Single by Famous Dex

from the album Dex Meets Dexter
- Released: March 16, 2018
- Recorded: 2017
- Genre: Hip hop; trap;
- Length: 2:24
- Label: Rich Forever Music; 300;
- Songwriters: Dexter Gore, Jr.; Julian Gramma;
- Producer: J Gramm

Famous Dex singles chronology
| "In the Bank" (2018) | "Japan" (2018) | "Light" (2018) |

Music video
- Japan on YouTube

= Japan (song) =

"Japan" is a song by American rapper Famous Dex. The song, produced by JGramm, was released to streaming services on March 16, 2018. The song peaked at #28 on the Billboard Hot 100.

== Background ==
“Japan” is the second single from Famous Dex's debut album, Dex Meets Dexter. Famous Dex first premiered the song June 2017 on Instagram. The song gained massive popularity online due to the viral lyric video featuring Famous Dex on green screen visuals, and Internet dance sensation Roy Purdy creating a dance challenge to the song.

== Music video ==
An animated lyric video by visual artist GOODARTSUCKS was released with the song on March 16, 2018. The video garnered over 20 million views in a month.
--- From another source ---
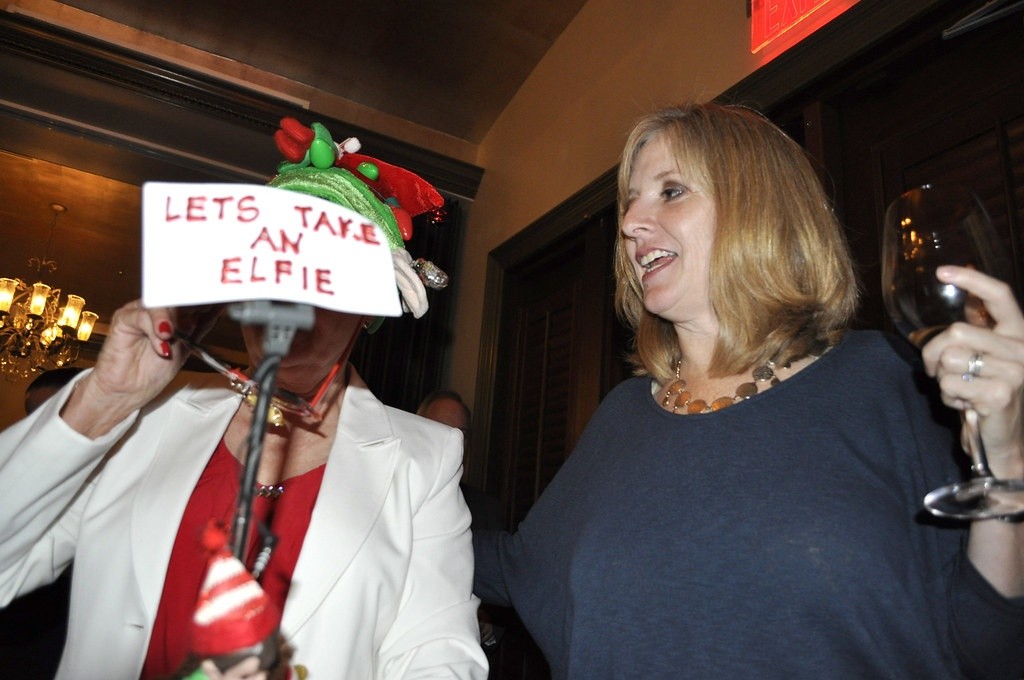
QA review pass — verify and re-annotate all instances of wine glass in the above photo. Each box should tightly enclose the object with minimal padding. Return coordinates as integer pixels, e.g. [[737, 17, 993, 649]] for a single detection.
[[881, 183, 1024, 520]]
A music video was released on May 24, 2018, directed by Xavier Andrews.As Of Jan 2026 the video is approaching 150 million views on youtube

== Charts ==
===Weekly charts===

Weekly chart performance
| Chart (2018) | Peak position |
|---|---|
| Canada Hot 100 (Billboard) | 40 |
| US Billboard Hot 100 | 28 |
| US Hot R&B/Hip-Hop Songs (Billboard) | 18 |

===Year-end charts===

Annual chart rankings
| Chart (2018) | Position |
|---|---|
| US Hot R&B/Hip-Hop Songs (Billboard) | 60 |
| US Streaming Songs (Billboard) | 70 |

==Certifications==

| Region | Certification | Certified units/sales |
| Portugal (AFP) | Gold | 5,000^{‡} |
| United Kingdom (BPI) | Silver | 200,000^{‡} |
| United States (RIAA) | 2× Platinum | 2,000,000^{‡} |
^{‡} Sales+streaming figures based on certification alone.